3.      Epistemology

a.       Democritus believed that sense-knowledge is not true knowledge.

b.      He had a mechanical understanding of sensation—that “images pass through the air and are subject to distortion.

4.      Metaphysics

a.       He taught that atoms have size and shape, but no weight.

b.      He believed in a soul that existed in living things as well as dead bodies and rocks.

c.       He taught that the Greek gods appeared as god-men which were personifications of natural phenomena.

5.      Ethics—The key to happiness is moral wisdom with moderation.

    1. Protagoras—the grammar philosopher and first ancient relativist

1.      He was a sophist that lived c. 481 to 411 B.C. from Thrace. He also lived much of his time in Athens.

2.      He was a “pioneer in the study and science of grammar.”

3.      He wrote On Truth and On the Gods

4.      Epistemology

a.       “There is no reality of the way things are, independently of the way we talk about it.”

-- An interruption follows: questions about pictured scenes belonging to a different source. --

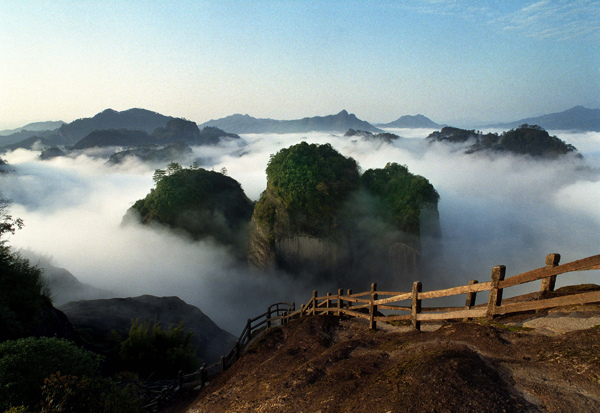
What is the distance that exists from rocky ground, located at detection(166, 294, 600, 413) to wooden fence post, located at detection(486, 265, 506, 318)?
31 centimetres

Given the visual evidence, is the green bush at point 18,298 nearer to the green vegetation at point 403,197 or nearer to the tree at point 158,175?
the green vegetation at point 403,197

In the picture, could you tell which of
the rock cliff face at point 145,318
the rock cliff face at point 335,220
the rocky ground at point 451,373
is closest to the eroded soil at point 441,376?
the rocky ground at point 451,373

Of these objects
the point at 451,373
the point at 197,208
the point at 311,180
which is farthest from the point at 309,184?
the point at 451,373

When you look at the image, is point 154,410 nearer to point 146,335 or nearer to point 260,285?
point 146,335

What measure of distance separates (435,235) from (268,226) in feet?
77.3

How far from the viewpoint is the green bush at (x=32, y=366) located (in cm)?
651

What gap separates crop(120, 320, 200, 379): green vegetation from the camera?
14.9m

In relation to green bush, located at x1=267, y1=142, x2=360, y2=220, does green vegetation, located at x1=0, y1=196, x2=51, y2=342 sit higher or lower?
lower

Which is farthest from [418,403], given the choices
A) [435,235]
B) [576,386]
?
[435,235]

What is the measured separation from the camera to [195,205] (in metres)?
46.8

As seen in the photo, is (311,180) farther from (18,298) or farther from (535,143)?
(535,143)

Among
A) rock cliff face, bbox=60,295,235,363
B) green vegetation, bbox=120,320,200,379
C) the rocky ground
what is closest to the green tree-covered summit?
rock cliff face, bbox=60,295,235,363

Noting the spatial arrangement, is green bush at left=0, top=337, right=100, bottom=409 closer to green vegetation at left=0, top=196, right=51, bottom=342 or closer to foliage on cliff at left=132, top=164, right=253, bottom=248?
green vegetation at left=0, top=196, right=51, bottom=342

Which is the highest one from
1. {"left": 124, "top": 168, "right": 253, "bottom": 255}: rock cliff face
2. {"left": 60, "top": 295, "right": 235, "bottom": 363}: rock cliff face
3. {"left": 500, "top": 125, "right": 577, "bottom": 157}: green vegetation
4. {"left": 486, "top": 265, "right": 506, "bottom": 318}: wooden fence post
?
{"left": 500, "top": 125, "right": 577, "bottom": 157}: green vegetation
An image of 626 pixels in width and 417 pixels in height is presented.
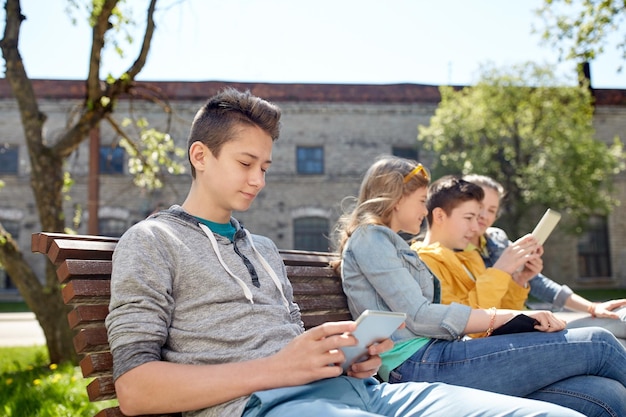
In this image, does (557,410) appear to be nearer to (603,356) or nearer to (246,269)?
(603,356)

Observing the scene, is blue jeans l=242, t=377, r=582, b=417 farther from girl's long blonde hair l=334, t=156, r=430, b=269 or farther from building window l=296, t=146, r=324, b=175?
building window l=296, t=146, r=324, b=175

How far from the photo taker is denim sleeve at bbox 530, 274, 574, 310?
4125 mm

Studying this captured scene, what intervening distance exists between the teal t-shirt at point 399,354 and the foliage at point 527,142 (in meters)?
17.4

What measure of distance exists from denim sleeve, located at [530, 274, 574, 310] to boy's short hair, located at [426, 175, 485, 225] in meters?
0.99

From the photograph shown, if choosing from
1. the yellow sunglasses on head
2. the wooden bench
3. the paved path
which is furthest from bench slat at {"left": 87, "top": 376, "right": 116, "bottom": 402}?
the paved path

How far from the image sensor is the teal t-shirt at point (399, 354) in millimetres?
2635

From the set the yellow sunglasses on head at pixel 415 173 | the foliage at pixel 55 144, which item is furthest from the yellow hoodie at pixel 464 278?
the foliage at pixel 55 144

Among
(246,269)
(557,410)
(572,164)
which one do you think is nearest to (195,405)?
(246,269)

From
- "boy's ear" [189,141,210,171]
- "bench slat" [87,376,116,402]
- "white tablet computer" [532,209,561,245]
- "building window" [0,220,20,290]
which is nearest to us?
"bench slat" [87,376,116,402]

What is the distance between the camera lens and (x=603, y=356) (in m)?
2.41

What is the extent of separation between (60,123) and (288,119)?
7791mm

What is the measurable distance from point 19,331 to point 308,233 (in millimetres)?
11963

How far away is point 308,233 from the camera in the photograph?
76.4 ft

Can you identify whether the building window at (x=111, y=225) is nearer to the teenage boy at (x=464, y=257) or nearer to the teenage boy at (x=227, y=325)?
the teenage boy at (x=464, y=257)
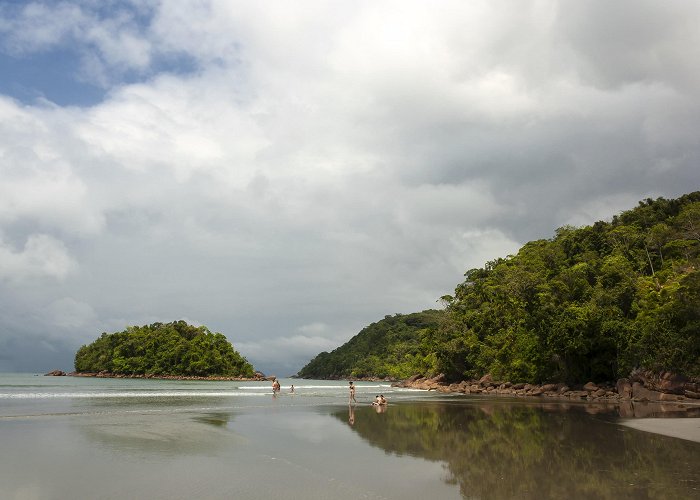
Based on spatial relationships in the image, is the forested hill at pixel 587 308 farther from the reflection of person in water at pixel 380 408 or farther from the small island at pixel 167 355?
the small island at pixel 167 355

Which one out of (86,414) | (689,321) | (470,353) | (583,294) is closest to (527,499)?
(86,414)

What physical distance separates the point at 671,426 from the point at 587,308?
24790 mm

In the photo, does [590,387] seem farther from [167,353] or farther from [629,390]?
[167,353]

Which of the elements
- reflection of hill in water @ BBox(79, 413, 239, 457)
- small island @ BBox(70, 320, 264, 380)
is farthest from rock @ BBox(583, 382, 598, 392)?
small island @ BBox(70, 320, 264, 380)

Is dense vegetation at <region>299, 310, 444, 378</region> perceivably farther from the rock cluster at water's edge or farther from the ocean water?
the ocean water

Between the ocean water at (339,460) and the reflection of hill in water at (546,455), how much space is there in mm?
41

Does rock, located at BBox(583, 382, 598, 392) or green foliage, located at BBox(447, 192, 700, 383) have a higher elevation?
green foliage, located at BBox(447, 192, 700, 383)

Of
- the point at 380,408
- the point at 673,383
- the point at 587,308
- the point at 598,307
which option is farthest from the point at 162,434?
the point at 598,307

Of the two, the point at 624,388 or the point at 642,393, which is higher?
the point at 624,388

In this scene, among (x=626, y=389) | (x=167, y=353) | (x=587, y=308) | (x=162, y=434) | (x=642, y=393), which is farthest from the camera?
(x=167, y=353)

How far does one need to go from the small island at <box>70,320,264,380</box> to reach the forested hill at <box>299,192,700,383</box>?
6525 centimetres

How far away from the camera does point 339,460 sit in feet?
46.0

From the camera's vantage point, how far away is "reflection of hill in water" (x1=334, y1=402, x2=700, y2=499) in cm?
1078

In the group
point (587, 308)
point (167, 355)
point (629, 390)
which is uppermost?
point (167, 355)
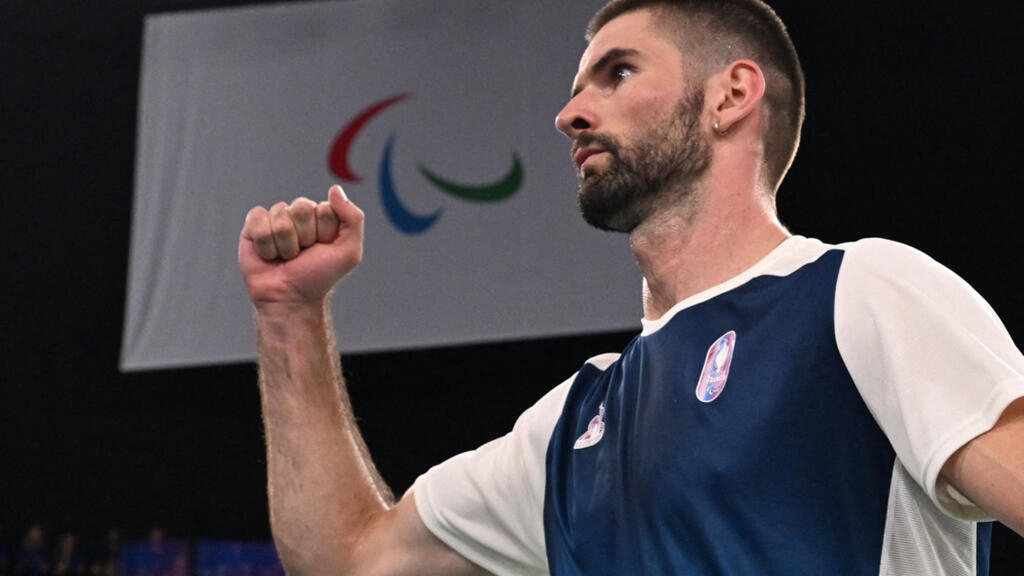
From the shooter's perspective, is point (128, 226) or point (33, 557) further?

b.      He used a dialectical method in teaching that demonstrated two contradictory views on everything.

5.      Metaphysics

a.       “Man is the measure of all things, of those that are that they are, of those that are not that they are not.”

b.      He was agnostic about the existence of the gods.

6.      Ethics

a.       We should not view ethical questions as being true or false, but as being sounder, or more useful.

b.      Protagoras was a relativist.

    1. Gorgias—the first agnostic

1.      Gorgias was a Sophist that lived c. 483 to 375 B.C. from Sicily. He spent time in Athens.

2.      He was a student of Empedocles.

3.      He began in philosophy, later renounced it, and devoted himself to rhetoric.

4.      He wrote On Not-being or Nature.

5.      Epistemology

a.       He taught that nothing exists, and that even if it did, it could not be known.

b.      If knowledge of being ever existed, it could not be imparted.

6.      Metaphysics—He followed Parminedes argument and believed that nothing exists.

    1. Cratylus

1.      He lived c. 428 to 348 B.C. in Athens and was an older contemporary of Plato and a disciple of Heraclitus.

2.      Epistemology

a.       He taught that one could not even step into the same river once.

b.      “The world of sense-perception is a world of flux, and so not the right subject matter for true and certain knowledge.”

3.      Metaphysics—He was not sure that anything existed, including himself.

    1. Thrasymachus

1.      He was a sophist from Chalcedon

2.      Ethics—He believed that “might makes right.”